GIVEN ENTRIES.
* * *

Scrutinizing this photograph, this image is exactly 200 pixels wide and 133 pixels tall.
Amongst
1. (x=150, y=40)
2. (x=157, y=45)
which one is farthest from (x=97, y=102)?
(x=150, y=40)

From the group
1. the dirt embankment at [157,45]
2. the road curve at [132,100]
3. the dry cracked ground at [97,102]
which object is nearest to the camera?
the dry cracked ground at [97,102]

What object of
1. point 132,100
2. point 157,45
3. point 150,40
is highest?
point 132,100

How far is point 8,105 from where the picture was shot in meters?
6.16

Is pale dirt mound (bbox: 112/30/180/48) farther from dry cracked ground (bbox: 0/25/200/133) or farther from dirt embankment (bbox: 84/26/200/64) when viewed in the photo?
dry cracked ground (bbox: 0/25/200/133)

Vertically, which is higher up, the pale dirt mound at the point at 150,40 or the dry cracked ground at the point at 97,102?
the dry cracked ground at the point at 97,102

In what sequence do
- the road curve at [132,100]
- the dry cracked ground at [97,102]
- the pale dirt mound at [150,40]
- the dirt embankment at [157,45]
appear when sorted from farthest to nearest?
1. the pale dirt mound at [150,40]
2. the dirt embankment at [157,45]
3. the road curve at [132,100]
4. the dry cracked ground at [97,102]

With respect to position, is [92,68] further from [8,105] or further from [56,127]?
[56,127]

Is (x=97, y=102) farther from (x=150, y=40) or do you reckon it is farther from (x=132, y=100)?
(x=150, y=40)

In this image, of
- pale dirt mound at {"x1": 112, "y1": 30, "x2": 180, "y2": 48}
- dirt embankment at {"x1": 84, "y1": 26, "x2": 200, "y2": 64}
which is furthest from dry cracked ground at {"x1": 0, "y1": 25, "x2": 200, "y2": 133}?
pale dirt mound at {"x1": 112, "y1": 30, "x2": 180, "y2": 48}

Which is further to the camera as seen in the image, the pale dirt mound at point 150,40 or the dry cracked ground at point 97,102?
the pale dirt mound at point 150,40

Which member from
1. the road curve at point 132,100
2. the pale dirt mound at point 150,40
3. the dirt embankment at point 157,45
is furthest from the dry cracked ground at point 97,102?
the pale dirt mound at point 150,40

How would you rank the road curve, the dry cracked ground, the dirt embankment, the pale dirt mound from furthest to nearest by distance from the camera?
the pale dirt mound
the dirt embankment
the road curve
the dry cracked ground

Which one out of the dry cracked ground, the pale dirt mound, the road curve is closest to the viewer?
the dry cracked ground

* * *

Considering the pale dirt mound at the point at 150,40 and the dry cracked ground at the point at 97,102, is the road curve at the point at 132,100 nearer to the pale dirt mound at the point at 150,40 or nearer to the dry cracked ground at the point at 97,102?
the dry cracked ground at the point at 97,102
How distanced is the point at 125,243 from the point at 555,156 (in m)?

* * *

OBJECTIVE. Please extract the lines from the line with "Considering the pale" up to and including the line with "How distanced is", copying them without any change.

FINAL RESULT.
Considering the pale dirt mound at the point at 150,40 and the dry cracked ground at the point at 97,102, is the road curve at the point at 132,100 nearer to the pale dirt mound at the point at 150,40 or nearer to the dry cracked ground at the point at 97,102?
the dry cracked ground at the point at 97,102
How distanced is the point at 125,243 from the point at 555,156 (in m)?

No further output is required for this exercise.